EXERCISE DATA »
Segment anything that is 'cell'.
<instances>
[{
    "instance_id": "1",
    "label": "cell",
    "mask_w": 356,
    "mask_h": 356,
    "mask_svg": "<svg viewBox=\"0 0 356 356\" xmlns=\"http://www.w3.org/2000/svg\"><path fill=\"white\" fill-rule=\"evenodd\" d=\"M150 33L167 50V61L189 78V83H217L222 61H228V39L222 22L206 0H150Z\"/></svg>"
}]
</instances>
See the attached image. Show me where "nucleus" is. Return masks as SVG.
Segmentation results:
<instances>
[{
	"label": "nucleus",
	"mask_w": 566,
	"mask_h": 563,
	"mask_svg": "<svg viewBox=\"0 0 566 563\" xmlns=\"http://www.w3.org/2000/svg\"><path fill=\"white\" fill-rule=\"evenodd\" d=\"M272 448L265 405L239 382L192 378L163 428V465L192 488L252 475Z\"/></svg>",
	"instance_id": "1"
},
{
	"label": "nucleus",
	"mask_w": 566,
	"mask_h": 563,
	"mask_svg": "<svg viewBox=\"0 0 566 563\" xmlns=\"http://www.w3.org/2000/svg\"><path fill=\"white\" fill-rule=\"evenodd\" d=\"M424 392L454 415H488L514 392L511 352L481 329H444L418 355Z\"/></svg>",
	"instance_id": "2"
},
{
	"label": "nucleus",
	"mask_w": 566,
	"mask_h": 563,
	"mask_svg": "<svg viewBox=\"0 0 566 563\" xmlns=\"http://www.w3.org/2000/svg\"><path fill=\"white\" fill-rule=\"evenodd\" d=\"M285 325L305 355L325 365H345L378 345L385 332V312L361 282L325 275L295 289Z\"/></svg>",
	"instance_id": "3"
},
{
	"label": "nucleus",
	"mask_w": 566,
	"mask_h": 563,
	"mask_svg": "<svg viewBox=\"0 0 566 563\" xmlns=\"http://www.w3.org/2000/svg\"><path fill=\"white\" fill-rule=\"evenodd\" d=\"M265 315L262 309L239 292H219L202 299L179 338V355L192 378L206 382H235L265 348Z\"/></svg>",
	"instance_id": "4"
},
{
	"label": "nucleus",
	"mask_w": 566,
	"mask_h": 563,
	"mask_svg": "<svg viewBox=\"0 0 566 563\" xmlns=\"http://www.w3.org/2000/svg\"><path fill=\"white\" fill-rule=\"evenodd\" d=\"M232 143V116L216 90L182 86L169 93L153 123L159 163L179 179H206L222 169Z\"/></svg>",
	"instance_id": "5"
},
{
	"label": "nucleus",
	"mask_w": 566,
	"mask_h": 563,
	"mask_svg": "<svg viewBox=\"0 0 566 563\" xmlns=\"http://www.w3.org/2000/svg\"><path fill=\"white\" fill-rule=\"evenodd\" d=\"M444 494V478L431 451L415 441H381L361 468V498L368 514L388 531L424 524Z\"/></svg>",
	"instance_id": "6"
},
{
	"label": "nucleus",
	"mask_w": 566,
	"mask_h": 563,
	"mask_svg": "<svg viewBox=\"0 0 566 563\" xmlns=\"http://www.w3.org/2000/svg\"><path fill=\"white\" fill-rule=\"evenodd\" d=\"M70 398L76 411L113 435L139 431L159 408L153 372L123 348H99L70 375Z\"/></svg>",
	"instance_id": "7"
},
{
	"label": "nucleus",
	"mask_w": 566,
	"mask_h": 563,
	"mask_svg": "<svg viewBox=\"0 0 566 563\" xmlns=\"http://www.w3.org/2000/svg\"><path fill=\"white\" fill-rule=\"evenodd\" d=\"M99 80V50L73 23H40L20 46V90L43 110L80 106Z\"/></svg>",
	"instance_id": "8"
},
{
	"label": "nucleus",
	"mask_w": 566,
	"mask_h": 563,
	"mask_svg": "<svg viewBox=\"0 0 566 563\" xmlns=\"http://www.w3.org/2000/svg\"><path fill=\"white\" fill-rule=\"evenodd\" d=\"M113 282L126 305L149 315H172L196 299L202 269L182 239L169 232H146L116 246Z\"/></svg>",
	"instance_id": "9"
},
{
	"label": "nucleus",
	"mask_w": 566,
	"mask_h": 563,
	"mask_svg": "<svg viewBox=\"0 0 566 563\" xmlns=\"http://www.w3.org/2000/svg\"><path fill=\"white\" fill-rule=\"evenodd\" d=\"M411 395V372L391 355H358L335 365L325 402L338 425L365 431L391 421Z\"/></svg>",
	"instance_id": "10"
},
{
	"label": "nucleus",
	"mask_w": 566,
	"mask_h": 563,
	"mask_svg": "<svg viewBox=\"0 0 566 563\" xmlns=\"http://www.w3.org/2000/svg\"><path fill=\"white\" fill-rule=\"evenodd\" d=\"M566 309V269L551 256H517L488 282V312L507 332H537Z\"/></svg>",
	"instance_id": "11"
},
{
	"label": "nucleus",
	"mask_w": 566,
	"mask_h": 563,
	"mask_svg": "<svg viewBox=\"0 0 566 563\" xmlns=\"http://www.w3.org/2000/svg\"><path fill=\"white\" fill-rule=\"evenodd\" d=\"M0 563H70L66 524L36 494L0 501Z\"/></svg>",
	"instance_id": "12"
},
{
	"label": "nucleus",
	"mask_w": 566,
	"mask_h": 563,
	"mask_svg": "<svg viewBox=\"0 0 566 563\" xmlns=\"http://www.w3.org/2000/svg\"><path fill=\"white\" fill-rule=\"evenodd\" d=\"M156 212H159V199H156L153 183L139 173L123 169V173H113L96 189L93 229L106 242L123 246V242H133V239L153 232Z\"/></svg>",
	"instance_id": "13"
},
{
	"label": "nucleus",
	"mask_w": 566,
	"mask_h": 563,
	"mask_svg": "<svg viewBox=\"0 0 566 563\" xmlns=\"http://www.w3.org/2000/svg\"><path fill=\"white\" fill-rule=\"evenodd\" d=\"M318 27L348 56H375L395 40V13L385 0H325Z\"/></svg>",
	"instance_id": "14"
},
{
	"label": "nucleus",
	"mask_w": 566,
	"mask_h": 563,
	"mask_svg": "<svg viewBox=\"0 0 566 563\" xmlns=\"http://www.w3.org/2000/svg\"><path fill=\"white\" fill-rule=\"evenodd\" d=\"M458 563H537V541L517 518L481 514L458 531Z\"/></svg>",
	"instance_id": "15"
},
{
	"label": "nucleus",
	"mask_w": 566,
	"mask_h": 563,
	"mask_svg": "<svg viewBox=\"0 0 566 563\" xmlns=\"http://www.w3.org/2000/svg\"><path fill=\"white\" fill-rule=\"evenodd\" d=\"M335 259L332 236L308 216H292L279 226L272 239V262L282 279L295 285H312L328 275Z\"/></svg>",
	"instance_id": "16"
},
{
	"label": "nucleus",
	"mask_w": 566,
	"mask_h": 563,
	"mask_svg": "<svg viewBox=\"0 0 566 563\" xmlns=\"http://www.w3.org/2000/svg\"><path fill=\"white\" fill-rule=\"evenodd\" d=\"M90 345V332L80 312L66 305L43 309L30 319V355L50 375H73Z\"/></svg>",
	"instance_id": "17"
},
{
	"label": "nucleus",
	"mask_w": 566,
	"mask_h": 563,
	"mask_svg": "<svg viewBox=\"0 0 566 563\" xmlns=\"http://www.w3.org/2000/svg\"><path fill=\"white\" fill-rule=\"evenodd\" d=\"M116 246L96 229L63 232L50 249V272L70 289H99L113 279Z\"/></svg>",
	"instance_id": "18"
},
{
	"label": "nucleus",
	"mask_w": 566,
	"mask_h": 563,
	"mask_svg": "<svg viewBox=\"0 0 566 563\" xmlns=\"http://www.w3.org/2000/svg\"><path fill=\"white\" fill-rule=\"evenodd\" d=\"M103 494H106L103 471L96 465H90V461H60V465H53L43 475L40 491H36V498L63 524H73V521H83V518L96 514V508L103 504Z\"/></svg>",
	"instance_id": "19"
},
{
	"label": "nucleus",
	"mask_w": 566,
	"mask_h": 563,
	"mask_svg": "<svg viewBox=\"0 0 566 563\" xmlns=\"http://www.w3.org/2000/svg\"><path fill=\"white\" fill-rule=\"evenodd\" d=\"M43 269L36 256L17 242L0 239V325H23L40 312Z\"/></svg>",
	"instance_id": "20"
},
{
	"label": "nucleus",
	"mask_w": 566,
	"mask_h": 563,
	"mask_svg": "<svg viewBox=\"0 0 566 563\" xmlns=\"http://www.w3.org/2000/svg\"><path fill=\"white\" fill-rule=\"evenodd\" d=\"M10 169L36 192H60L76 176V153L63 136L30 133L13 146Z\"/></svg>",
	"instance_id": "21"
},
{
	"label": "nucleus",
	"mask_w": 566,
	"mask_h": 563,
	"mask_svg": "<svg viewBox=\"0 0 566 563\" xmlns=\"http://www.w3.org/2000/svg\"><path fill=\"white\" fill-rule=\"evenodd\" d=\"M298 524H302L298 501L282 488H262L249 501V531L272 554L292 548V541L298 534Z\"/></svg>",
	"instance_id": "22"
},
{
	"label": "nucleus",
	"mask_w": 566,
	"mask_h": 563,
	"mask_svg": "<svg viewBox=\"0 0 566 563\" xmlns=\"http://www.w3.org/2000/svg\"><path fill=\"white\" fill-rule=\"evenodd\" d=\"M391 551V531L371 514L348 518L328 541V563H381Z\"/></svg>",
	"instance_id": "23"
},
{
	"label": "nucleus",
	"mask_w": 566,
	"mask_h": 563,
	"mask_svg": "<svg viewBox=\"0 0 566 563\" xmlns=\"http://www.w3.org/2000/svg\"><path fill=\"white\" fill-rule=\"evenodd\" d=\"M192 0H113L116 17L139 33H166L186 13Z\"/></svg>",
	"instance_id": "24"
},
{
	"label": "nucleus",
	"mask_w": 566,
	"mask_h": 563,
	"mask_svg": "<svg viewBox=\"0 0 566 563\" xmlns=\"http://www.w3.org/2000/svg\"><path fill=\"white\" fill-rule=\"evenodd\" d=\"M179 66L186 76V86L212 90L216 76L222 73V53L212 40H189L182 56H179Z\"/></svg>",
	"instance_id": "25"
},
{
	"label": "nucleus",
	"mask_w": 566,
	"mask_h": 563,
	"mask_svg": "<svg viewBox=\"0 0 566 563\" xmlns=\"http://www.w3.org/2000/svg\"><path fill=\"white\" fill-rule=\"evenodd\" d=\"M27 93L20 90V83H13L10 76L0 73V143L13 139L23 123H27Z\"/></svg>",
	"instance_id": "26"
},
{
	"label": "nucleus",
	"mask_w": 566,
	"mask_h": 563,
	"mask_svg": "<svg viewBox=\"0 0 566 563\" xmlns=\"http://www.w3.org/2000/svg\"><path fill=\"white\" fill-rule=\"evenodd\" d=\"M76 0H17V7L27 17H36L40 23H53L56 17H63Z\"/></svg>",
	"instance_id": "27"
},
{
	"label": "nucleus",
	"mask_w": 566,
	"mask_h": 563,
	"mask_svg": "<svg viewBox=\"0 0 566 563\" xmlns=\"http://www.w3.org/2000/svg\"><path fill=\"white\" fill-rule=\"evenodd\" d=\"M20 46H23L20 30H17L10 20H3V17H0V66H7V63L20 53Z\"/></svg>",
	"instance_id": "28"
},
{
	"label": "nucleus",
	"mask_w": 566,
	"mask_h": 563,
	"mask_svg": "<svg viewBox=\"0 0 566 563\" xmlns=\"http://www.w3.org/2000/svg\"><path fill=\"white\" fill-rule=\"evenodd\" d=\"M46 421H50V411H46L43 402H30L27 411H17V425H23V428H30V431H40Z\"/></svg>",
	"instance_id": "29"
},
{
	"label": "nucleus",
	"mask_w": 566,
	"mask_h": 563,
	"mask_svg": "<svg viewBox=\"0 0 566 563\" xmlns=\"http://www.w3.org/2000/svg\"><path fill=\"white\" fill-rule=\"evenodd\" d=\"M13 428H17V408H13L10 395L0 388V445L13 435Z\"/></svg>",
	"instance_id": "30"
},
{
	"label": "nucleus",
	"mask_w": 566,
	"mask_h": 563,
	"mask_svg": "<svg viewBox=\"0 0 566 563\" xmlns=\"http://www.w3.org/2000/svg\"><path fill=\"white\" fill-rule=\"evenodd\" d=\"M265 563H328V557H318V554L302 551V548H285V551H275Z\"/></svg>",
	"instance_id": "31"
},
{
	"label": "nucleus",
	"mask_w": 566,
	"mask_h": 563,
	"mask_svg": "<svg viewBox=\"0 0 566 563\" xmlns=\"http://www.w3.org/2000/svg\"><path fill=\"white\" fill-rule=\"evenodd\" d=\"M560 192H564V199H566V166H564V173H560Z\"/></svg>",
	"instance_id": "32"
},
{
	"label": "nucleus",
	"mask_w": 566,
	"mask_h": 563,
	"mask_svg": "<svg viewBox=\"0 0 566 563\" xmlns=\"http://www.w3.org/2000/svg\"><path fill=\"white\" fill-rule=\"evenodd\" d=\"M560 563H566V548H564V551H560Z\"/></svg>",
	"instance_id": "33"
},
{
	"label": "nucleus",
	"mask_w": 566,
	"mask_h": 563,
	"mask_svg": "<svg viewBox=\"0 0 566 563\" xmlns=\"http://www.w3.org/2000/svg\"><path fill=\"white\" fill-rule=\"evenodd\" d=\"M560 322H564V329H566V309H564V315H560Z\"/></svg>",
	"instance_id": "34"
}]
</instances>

THE PROBLEM » Write out the material unchanged from its first line through the line containing "392L454 415H488L514 392L511", including both of those lines.

EXERCISE ANSWER »
Segment anything that is 'cell'.
<instances>
[{
    "instance_id": "1",
    "label": "cell",
    "mask_w": 356,
    "mask_h": 356,
    "mask_svg": "<svg viewBox=\"0 0 356 356\" xmlns=\"http://www.w3.org/2000/svg\"><path fill=\"white\" fill-rule=\"evenodd\" d=\"M150 33L167 50V61L189 78V83H217L222 61H228V39L222 22L206 0H150Z\"/></svg>"
}]
</instances>
See the attached image. Show me where "nucleus" is. Return masks as SVG.
Segmentation results:
<instances>
[{
	"label": "nucleus",
	"mask_w": 566,
	"mask_h": 563,
	"mask_svg": "<svg viewBox=\"0 0 566 563\" xmlns=\"http://www.w3.org/2000/svg\"><path fill=\"white\" fill-rule=\"evenodd\" d=\"M272 448L265 405L239 382L192 378L163 428V465L192 488L252 475Z\"/></svg>",
	"instance_id": "1"
},
{
	"label": "nucleus",
	"mask_w": 566,
	"mask_h": 563,
	"mask_svg": "<svg viewBox=\"0 0 566 563\" xmlns=\"http://www.w3.org/2000/svg\"><path fill=\"white\" fill-rule=\"evenodd\" d=\"M424 392L454 415H488L514 392L511 352L481 329H444L418 355Z\"/></svg>",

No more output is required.